Früher top, heute top - Dimitrij Ovtcharov verkehrte schon in seiner Jugend an Europas Spitze (©Roscher/Fabig)

30.07.2018 - Ist der deutsche Tischtennissport auf dem absteigenden Ast? Oder werden wir in Zukunft von ‚Spätzündern‘ profitieren, die in ihren Jugendjahren noch hinterherhinken, aber dann einen Aufschwung erfahren? Die Frage stellt sich nach dem schwachen Abschneiden der deutschen Mannschaft bei der Jugend-EM in Cluj-Napoca zwangsläufig. Jan Lüke denkt in seinem Blog darüber nach, wo Ursachen liegen und wie die Zukunft aussieht.

Das europäische Tischtennis ist fest in deutscher Hand. Seit über einem Jahrzehnt führen Siege auf dem alten Kontinent ausschließlich über die besten Spielerinnen und Spieler vom Deutschen Tischtennis-Bund (DTTB). Das könnte sich bald ändern: Bei den 61. Jugend-Europameisterschaften zeigte sich der deutsche Nachwuchs einmal mehr weit entfernt von der Ausnahmestellung der Deutschen im Erwachsenensport.
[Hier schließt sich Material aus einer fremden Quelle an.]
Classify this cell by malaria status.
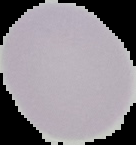
It is uninfected.

image_type: segmented cell region with the area outside set to black
image_size: 136×145 pixels
preparation: thin blood film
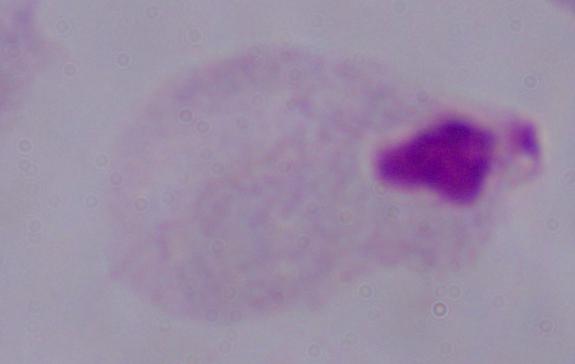

identification = trichomonad
magnification = 1000x
modality = photomicrograph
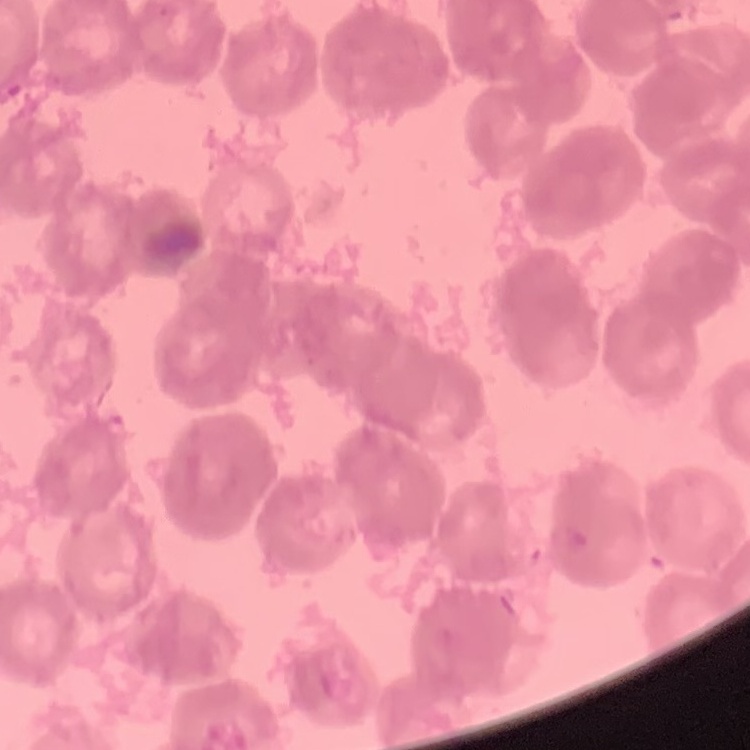 The erythrocytes show rouleaux formation. Square crop of a larger photomicrograph. Field's or Giemsa stain. Thin peripheral smear.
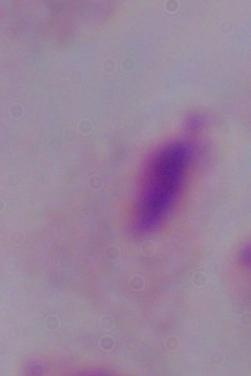
Summary:
  - Magnification: 1000x
  - Modality: micrograph
  - Identification: trichomonad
Comment on the morphology of the erythrocytes.
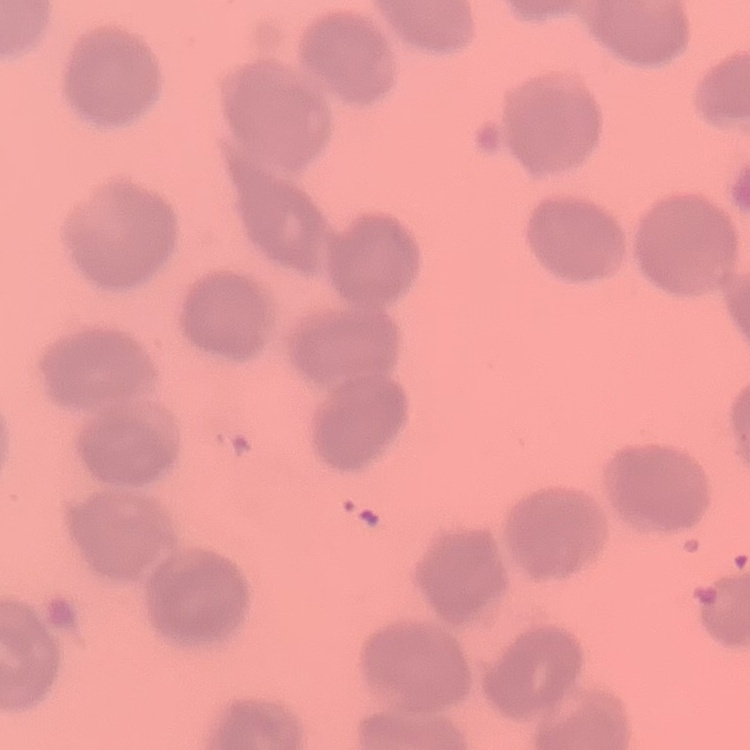

No rouleaux formation.

Stained with either Field's or Giemsa. Thin blood smear. One tile cut from a larger photomicrograph.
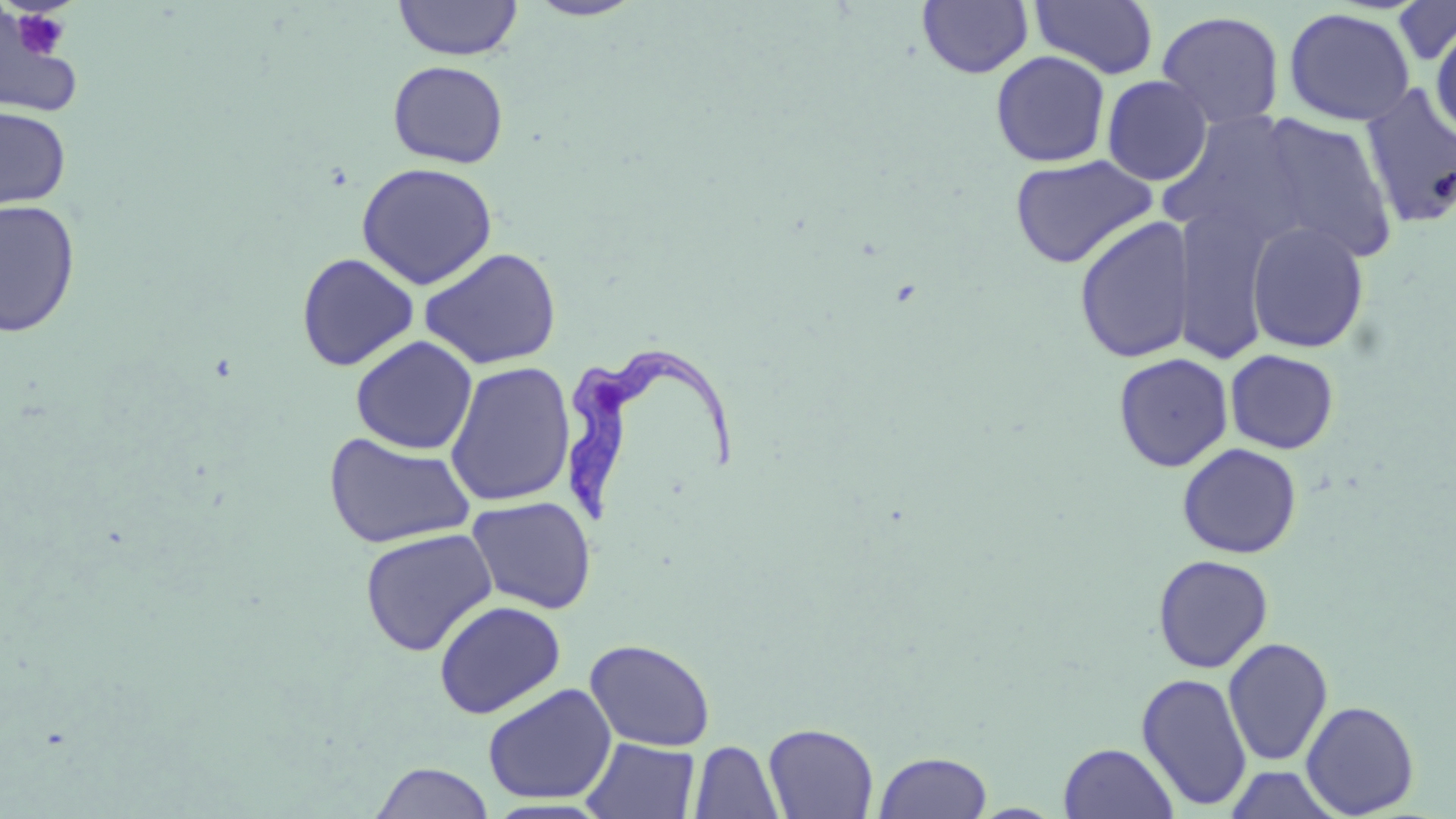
Im rumänischen Cluj-Napoca gewannen die Mädchen und Jungen, Schülerinnen und Schüler gerade einmal zwei von 42 möglichen Medaillen. Der Bayer Mike Hollo holte Bronze im Schüler-Einzel, ebenso wie die Jungen im Mannschaftswettbewerb. Einen Titelgewinn gab es nicht.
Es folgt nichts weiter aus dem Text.